Chapter 2

Baptism Foreshadowed In The Old Testament

William Shakespeare, in The Tempest (Act 2, Scene 1), wisely said, “What is past is prologue.” He was extolling the value of seeing the events and practices of yesterday as the seeds of today. This is especially helpful in wrestling with the issue of baptism.

From a first-century Jewish point of view, many Bible scholars believe that two practices prepared the way for baptism and help to explain its nature and purpose. One was the practice of the mikvah (the ceremonial bath), and the other was the rite of circumcision, which we will consider first.


From the time of Abram, circumcision was a physical sign of a chosen people’s covenant relationship with God (Gen. 17:11). Although other nations also practiced circumcision, the rite took on a special meaning for the Jewish people. At the very least, it showed that God had a right to order even the most intimate and personal areas of their lives.

Some believe that, in a similar way, baptism later became a sign of a New Covenant for followers of Christ.

It must be understood, however, that these two pictures (circumcision and baptism) are not exact equivalents. Circumcision was to be performed only on males. Baptism is not gender-specific.

In addition, circumcision was done on male infants on the eighth day after their birth. Baptism, as described in the New Testament, was a public profession of personal faith in Christ. Circumcision was a mark of national identity. New Testament baptism was a sign of entrance into the international body of Christ.

Because of these distinctions, the most we can safely say is that circumcision foreshadowed the significance of baptism.

It’s also important to see how water baptism was practiced in Jewish culture prior to its New Testament meaning.


While I was on a trip to Israel, our study group spent several hours at Qumran. An archaeological dig is underway there to unearth the life and culture of the Essene sect, a conservative, ascetic Jewish group in the first century.

As we toured this ancient community, one of the places we examined was an ancient mikvah. In their purification ceremonies, the Jews would descend a set of seven steps into the water, then exit by a different set of steps. This signified that the sins of which they had been cleansed had been left behind in the waters. It was a strategic part of the community life of the Essenes.

Today within Judaism, the purification ceremony of the mikvah (immersion in a ritual bath) is still practiced. Online encyclopedia Wikipedia says this of the mikvah:

Its main use nowadays is by Jewish women to achieve ritual purity after menstruation or childbirth, by Jewish men to achieve ritual purity, as part of a traditional procedure for conversion to Judaism, and (in some cases) for utensils used for eating and cooking.

This ancient practice of ceremonial cleansing is also used as a rite of spiritual conversion. According to Rabbi Maurice Lamm in Becoming A Jew:

Immersion, tevillah, is the common core component of every [traditional] Jewish conversion process, for male and female, adult and child, ignoramus and scholar.
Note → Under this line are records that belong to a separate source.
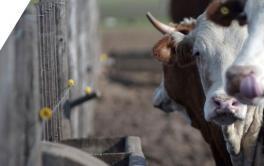 (Español) En nueve años, se duplicó la producción de carne bovina en Mendoza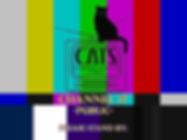 Ch17 Screen.jpg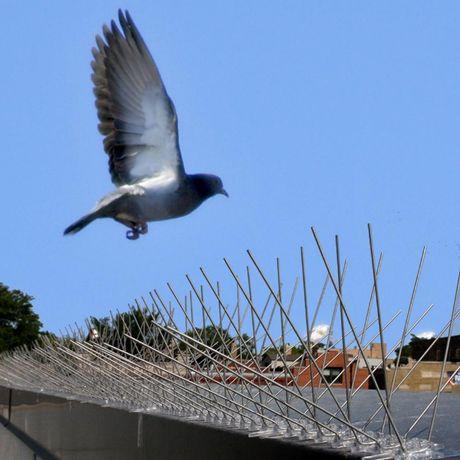 Шипы для защиты от голубей и других птиц Jacopic, 0,5м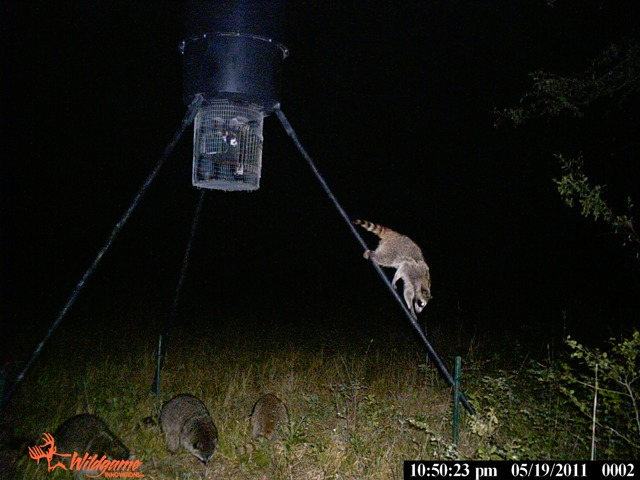 Trail Cam pictures Ch_210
It is sine qua non, and a conversion ceremony without immersion is unacceptable to the traditional religious community and simply not Jewish in character.

In addition to the mikvah’s use for ceremonial cleansing and conversion, a metaphorical use of the word links the mikvah to the aspirations and hopes of Judaism.

Wikipedia further states:

The Hebrew word mikvah also means “hope.” The prophet Jeremiah repeatedly refers to this dual meaning in using rain, living water, and the mikvah itself as a symbol of hope in and from God (see Jer. 14:22; 17:13).
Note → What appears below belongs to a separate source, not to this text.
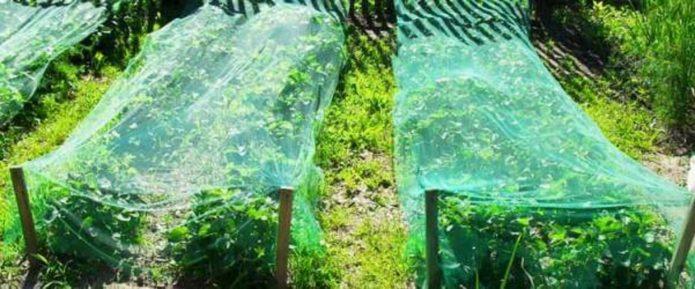Овощные грядки под фитосетками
Above all, the mikvah expressed the hope that the provider God would care for and meet the needs of His people.

For the first-century Jewish community, all of these ideas could have converged in their understanding of baptism. New Testament followers of Christ would eventually conclude that when it came to baptism, what was past was simply a prologue. From a Christian point of view, one era was coming to an end.